The Korean Film Council (KOFIC) offers up to 25% cash rebate on foreign audio-visual works production expenditures incurred for goods and services in Korea. However, to engage in business activities for profit in Korea, you must register your production as a business at the national tax office. After you are registered, you have to adhere to Korean tax laws.
Feature films, television series and documentaries produced by a foreign production company, in which the allocation of foreign capital in the production cost exceeds 80%. Eligible works must satisfy the following requirements:
20% Rebate: Shoot no less than 3 days and spend 100 million ~2 billion KRW (approx. $100K-$2million USD) in Korea.
25% Rebate: Shoot no less than 10 days and spend no less than 2 billion KRW (approx. $2 million USD) in Korea.
Productions must receive approval from the Review Committee who will evaluate the following three elements:
1) the degree to which the work promotes tourism ("tourism expansion")
2) the degree to which the work contributes to the Korean film industry ("quantitative contribution")
3) the extent to which the foreign producer participates in the production of the work ("foreign engagement")
To find out more please visit the Korean Film website.
Korea has a strong network of regional film commissions. As of 2010, 10 regional film commissions cover all major cities and provinces, providing film-friendly environment for film productions. One regional film commission is the Seoul Film Commission (SFC), which offers a 25% cash rebate on production costs for film & TV productions shot in Seoul. The Cap at 100,000,000 KRW (approx. $85,000 USD) can be lifted for projects with extraordinary high marketing value.
To find out more please visit the Korean Regional Film Commission website.
Film Production Rebate
A rebate (or grant) is funds paid to the production company based on the amount of qualifying expenditures, or jobs created in the state or country by the project. The production company does not need to file a tax return for rebates.
Film Refundable Tax Credits
A refundable tax credit is similar in function to a rebate, however, the production company must file a tax return to claim it, and receive a credit for taxes owed. Tax credits can sometimes be used as collateral to obtain a loan so that the production company receives an advance, which is usually discounted.
Film Transferable Tax Credits
A transferable tax credit may be sold or assigned to a local taxpayer. Some states offer transferable tax credits, which allow production companies to sell or get a refund for tax credits that they are not able to use. Many times brokers are used to perform these transactions.
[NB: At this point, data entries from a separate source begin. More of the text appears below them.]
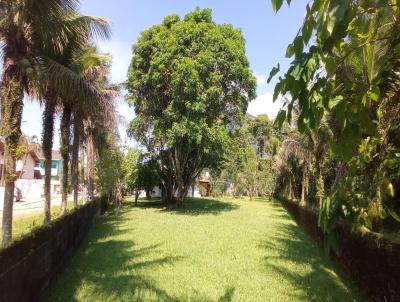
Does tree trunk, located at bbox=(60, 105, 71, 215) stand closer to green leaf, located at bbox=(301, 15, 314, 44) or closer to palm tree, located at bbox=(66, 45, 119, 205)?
palm tree, located at bbox=(66, 45, 119, 205)

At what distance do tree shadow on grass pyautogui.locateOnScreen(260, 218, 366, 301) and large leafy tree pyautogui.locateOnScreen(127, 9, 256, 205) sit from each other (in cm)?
1045

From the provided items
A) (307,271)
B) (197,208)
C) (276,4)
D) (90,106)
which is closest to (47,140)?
(90,106)

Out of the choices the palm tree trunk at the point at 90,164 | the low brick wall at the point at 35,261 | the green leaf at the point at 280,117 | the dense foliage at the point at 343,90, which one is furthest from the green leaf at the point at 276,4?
the palm tree trunk at the point at 90,164

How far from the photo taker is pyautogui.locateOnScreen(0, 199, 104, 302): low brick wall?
5.95 m

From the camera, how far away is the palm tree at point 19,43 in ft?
30.0

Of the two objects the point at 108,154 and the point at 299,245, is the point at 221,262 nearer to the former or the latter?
the point at 299,245

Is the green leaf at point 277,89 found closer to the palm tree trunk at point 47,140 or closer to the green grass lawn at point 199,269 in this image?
the green grass lawn at point 199,269

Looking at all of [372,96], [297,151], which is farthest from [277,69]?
[297,151]

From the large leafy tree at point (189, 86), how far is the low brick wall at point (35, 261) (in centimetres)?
1448

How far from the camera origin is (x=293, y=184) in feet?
142

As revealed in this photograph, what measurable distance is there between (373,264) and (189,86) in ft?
58.4

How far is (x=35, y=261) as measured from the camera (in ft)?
24.7

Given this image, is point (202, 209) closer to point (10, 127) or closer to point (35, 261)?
point (10, 127)

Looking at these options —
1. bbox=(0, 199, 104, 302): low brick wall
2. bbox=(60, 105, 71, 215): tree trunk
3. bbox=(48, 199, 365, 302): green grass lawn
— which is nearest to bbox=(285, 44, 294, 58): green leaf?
bbox=(0, 199, 104, 302): low brick wall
Film Non-Refundable, Non-Transferable Tax Credits
This type of tax credit can be used to offset a production company’s current tax liability, and can be carried forward for a set time, but not transferred to third parties.
The information stated herein is for reference only and based on a source using data as of November 2015. Make sure you consult a qualified tax adviser and professional who is familiar with tax incentive programs to determine the best fit for your project.